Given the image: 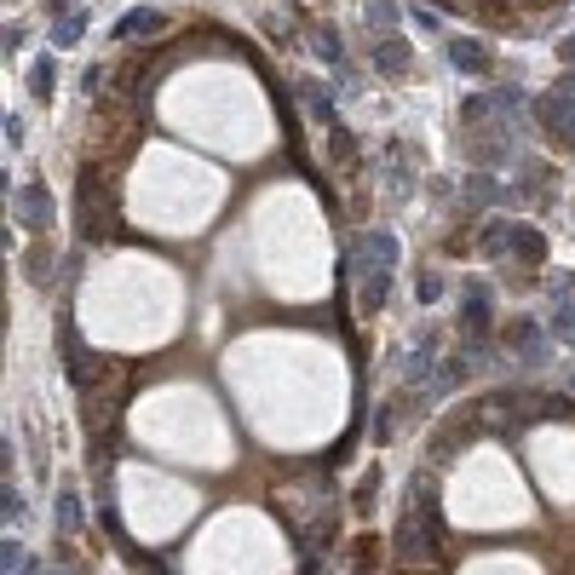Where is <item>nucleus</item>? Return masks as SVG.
Wrapping results in <instances>:
<instances>
[{
  "label": "nucleus",
  "instance_id": "f257e3e1",
  "mask_svg": "<svg viewBox=\"0 0 575 575\" xmlns=\"http://www.w3.org/2000/svg\"><path fill=\"white\" fill-rule=\"evenodd\" d=\"M271 506L288 518L299 564H317V535L334 529V483L322 478V472H305V478H294V483H276Z\"/></svg>",
  "mask_w": 575,
  "mask_h": 575
},
{
  "label": "nucleus",
  "instance_id": "f03ea898",
  "mask_svg": "<svg viewBox=\"0 0 575 575\" xmlns=\"http://www.w3.org/2000/svg\"><path fill=\"white\" fill-rule=\"evenodd\" d=\"M75 236L81 242H110L115 236V196L98 167H81V184H75Z\"/></svg>",
  "mask_w": 575,
  "mask_h": 575
},
{
  "label": "nucleus",
  "instance_id": "7ed1b4c3",
  "mask_svg": "<svg viewBox=\"0 0 575 575\" xmlns=\"http://www.w3.org/2000/svg\"><path fill=\"white\" fill-rule=\"evenodd\" d=\"M535 115H541V127H547L552 144L575 150V69H564V75L552 81V92L535 98Z\"/></svg>",
  "mask_w": 575,
  "mask_h": 575
},
{
  "label": "nucleus",
  "instance_id": "20e7f679",
  "mask_svg": "<svg viewBox=\"0 0 575 575\" xmlns=\"http://www.w3.org/2000/svg\"><path fill=\"white\" fill-rule=\"evenodd\" d=\"M58 357H64V374H69V386H75V391H92V386H98V374H110V363L81 340V328H75L69 317L58 322Z\"/></svg>",
  "mask_w": 575,
  "mask_h": 575
},
{
  "label": "nucleus",
  "instance_id": "39448f33",
  "mask_svg": "<svg viewBox=\"0 0 575 575\" xmlns=\"http://www.w3.org/2000/svg\"><path fill=\"white\" fill-rule=\"evenodd\" d=\"M489 317H495V305H489V282H478V276H472V282H460V334H466V345H472V351H489Z\"/></svg>",
  "mask_w": 575,
  "mask_h": 575
},
{
  "label": "nucleus",
  "instance_id": "423d86ee",
  "mask_svg": "<svg viewBox=\"0 0 575 575\" xmlns=\"http://www.w3.org/2000/svg\"><path fill=\"white\" fill-rule=\"evenodd\" d=\"M368 69H380L386 81H403L414 69L409 41H403V35H374V41H368Z\"/></svg>",
  "mask_w": 575,
  "mask_h": 575
},
{
  "label": "nucleus",
  "instance_id": "0eeeda50",
  "mask_svg": "<svg viewBox=\"0 0 575 575\" xmlns=\"http://www.w3.org/2000/svg\"><path fill=\"white\" fill-rule=\"evenodd\" d=\"M167 35V12L161 6H133L115 23V41H161Z\"/></svg>",
  "mask_w": 575,
  "mask_h": 575
},
{
  "label": "nucleus",
  "instance_id": "6e6552de",
  "mask_svg": "<svg viewBox=\"0 0 575 575\" xmlns=\"http://www.w3.org/2000/svg\"><path fill=\"white\" fill-rule=\"evenodd\" d=\"M52 219H58V207H52V196H46V184H18V225L46 236Z\"/></svg>",
  "mask_w": 575,
  "mask_h": 575
},
{
  "label": "nucleus",
  "instance_id": "1a4fd4ad",
  "mask_svg": "<svg viewBox=\"0 0 575 575\" xmlns=\"http://www.w3.org/2000/svg\"><path fill=\"white\" fill-rule=\"evenodd\" d=\"M449 64H455L460 75H495V58H489V46L472 41V35H455V41H449Z\"/></svg>",
  "mask_w": 575,
  "mask_h": 575
},
{
  "label": "nucleus",
  "instance_id": "9d476101",
  "mask_svg": "<svg viewBox=\"0 0 575 575\" xmlns=\"http://www.w3.org/2000/svg\"><path fill=\"white\" fill-rule=\"evenodd\" d=\"M541 340H547V334H541V322H529V317L506 322V345H512V357H518V363H541V357H547Z\"/></svg>",
  "mask_w": 575,
  "mask_h": 575
},
{
  "label": "nucleus",
  "instance_id": "9b49d317",
  "mask_svg": "<svg viewBox=\"0 0 575 575\" xmlns=\"http://www.w3.org/2000/svg\"><path fill=\"white\" fill-rule=\"evenodd\" d=\"M506 253H512V259H524V265H541V259H547V236L506 219Z\"/></svg>",
  "mask_w": 575,
  "mask_h": 575
},
{
  "label": "nucleus",
  "instance_id": "f8f14e48",
  "mask_svg": "<svg viewBox=\"0 0 575 575\" xmlns=\"http://www.w3.org/2000/svg\"><path fill=\"white\" fill-rule=\"evenodd\" d=\"M437 328H426L420 340H414V351H409V363H403V374H409V386H426V374H432V363H437Z\"/></svg>",
  "mask_w": 575,
  "mask_h": 575
},
{
  "label": "nucleus",
  "instance_id": "ddd939ff",
  "mask_svg": "<svg viewBox=\"0 0 575 575\" xmlns=\"http://www.w3.org/2000/svg\"><path fill=\"white\" fill-rule=\"evenodd\" d=\"M52 276H58V253L46 248V242H35V248L23 253V282L29 288H52Z\"/></svg>",
  "mask_w": 575,
  "mask_h": 575
},
{
  "label": "nucleus",
  "instance_id": "4468645a",
  "mask_svg": "<svg viewBox=\"0 0 575 575\" xmlns=\"http://www.w3.org/2000/svg\"><path fill=\"white\" fill-rule=\"evenodd\" d=\"M52 518H58V535H81V529H87L81 495H75V489H58V501H52Z\"/></svg>",
  "mask_w": 575,
  "mask_h": 575
},
{
  "label": "nucleus",
  "instance_id": "2eb2a0df",
  "mask_svg": "<svg viewBox=\"0 0 575 575\" xmlns=\"http://www.w3.org/2000/svg\"><path fill=\"white\" fill-rule=\"evenodd\" d=\"M52 92H58V58H52V52H41V58L29 64V98H35V104H46Z\"/></svg>",
  "mask_w": 575,
  "mask_h": 575
},
{
  "label": "nucleus",
  "instance_id": "dca6fc26",
  "mask_svg": "<svg viewBox=\"0 0 575 575\" xmlns=\"http://www.w3.org/2000/svg\"><path fill=\"white\" fill-rule=\"evenodd\" d=\"M299 98H305L311 121H322V127H334V121H340V115H334V92H322L317 81H299Z\"/></svg>",
  "mask_w": 575,
  "mask_h": 575
},
{
  "label": "nucleus",
  "instance_id": "f3484780",
  "mask_svg": "<svg viewBox=\"0 0 575 575\" xmlns=\"http://www.w3.org/2000/svg\"><path fill=\"white\" fill-rule=\"evenodd\" d=\"M363 29H374V35H397V0H368Z\"/></svg>",
  "mask_w": 575,
  "mask_h": 575
},
{
  "label": "nucleus",
  "instance_id": "a211bd4d",
  "mask_svg": "<svg viewBox=\"0 0 575 575\" xmlns=\"http://www.w3.org/2000/svg\"><path fill=\"white\" fill-rule=\"evenodd\" d=\"M311 46H317V58H328V69H340V75H345V46H340V35H334L328 23L311 29Z\"/></svg>",
  "mask_w": 575,
  "mask_h": 575
},
{
  "label": "nucleus",
  "instance_id": "6ab92c4d",
  "mask_svg": "<svg viewBox=\"0 0 575 575\" xmlns=\"http://www.w3.org/2000/svg\"><path fill=\"white\" fill-rule=\"evenodd\" d=\"M87 35V12H58V23H52V46H75Z\"/></svg>",
  "mask_w": 575,
  "mask_h": 575
},
{
  "label": "nucleus",
  "instance_id": "aec40b11",
  "mask_svg": "<svg viewBox=\"0 0 575 575\" xmlns=\"http://www.w3.org/2000/svg\"><path fill=\"white\" fill-rule=\"evenodd\" d=\"M489 259H506V219H495V225H483V242H478Z\"/></svg>",
  "mask_w": 575,
  "mask_h": 575
},
{
  "label": "nucleus",
  "instance_id": "412c9836",
  "mask_svg": "<svg viewBox=\"0 0 575 575\" xmlns=\"http://www.w3.org/2000/svg\"><path fill=\"white\" fill-rule=\"evenodd\" d=\"M466 196H472V202H506V190L495 179H483V173L478 179H466Z\"/></svg>",
  "mask_w": 575,
  "mask_h": 575
},
{
  "label": "nucleus",
  "instance_id": "4be33fe9",
  "mask_svg": "<svg viewBox=\"0 0 575 575\" xmlns=\"http://www.w3.org/2000/svg\"><path fill=\"white\" fill-rule=\"evenodd\" d=\"M552 334H558V340H575V305H570V299H558V311H552Z\"/></svg>",
  "mask_w": 575,
  "mask_h": 575
},
{
  "label": "nucleus",
  "instance_id": "5701e85b",
  "mask_svg": "<svg viewBox=\"0 0 575 575\" xmlns=\"http://www.w3.org/2000/svg\"><path fill=\"white\" fill-rule=\"evenodd\" d=\"M414 294H420V305H437V294H443V276H437V271H420V276H414Z\"/></svg>",
  "mask_w": 575,
  "mask_h": 575
},
{
  "label": "nucleus",
  "instance_id": "b1692460",
  "mask_svg": "<svg viewBox=\"0 0 575 575\" xmlns=\"http://www.w3.org/2000/svg\"><path fill=\"white\" fill-rule=\"evenodd\" d=\"M104 87H110V64L81 69V92H87V98H92V92H104Z\"/></svg>",
  "mask_w": 575,
  "mask_h": 575
},
{
  "label": "nucleus",
  "instance_id": "393cba45",
  "mask_svg": "<svg viewBox=\"0 0 575 575\" xmlns=\"http://www.w3.org/2000/svg\"><path fill=\"white\" fill-rule=\"evenodd\" d=\"M18 518H23V495H18V478L6 483V524L18 529Z\"/></svg>",
  "mask_w": 575,
  "mask_h": 575
},
{
  "label": "nucleus",
  "instance_id": "a878e982",
  "mask_svg": "<svg viewBox=\"0 0 575 575\" xmlns=\"http://www.w3.org/2000/svg\"><path fill=\"white\" fill-rule=\"evenodd\" d=\"M12 570H23V547H18V541H6V547H0V575H12Z\"/></svg>",
  "mask_w": 575,
  "mask_h": 575
},
{
  "label": "nucleus",
  "instance_id": "bb28decb",
  "mask_svg": "<svg viewBox=\"0 0 575 575\" xmlns=\"http://www.w3.org/2000/svg\"><path fill=\"white\" fill-rule=\"evenodd\" d=\"M414 23H420L426 35H437V29H443V23H437V12H432V6H414Z\"/></svg>",
  "mask_w": 575,
  "mask_h": 575
},
{
  "label": "nucleus",
  "instance_id": "cd10ccee",
  "mask_svg": "<svg viewBox=\"0 0 575 575\" xmlns=\"http://www.w3.org/2000/svg\"><path fill=\"white\" fill-rule=\"evenodd\" d=\"M558 64L575 69V35H564V41H558Z\"/></svg>",
  "mask_w": 575,
  "mask_h": 575
},
{
  "label": "nucleus",
  "instance_id": "c85d7f7f",
  "mask_svg": "<svg viewBox=\"0 0 575 575\" xmlns=\"http://www.w3.org/2000/svg\"><path fill=\"white\" fill-rule=\"evenodd\" d=\"M46 12H69V0H46Z\"/></svg>",
  "mask_w": 575,
  "mask_h": 575
}]
</instances>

Descrição do problema
Relate, copiando-as por inteiro, todas as linhas das entradas acima em que aparece a sequência "instances". A busca diferencia maiúsculas de minúsculas.

Resultado da tarefa
Wrapping results in <instances>:
<instances>
</instances>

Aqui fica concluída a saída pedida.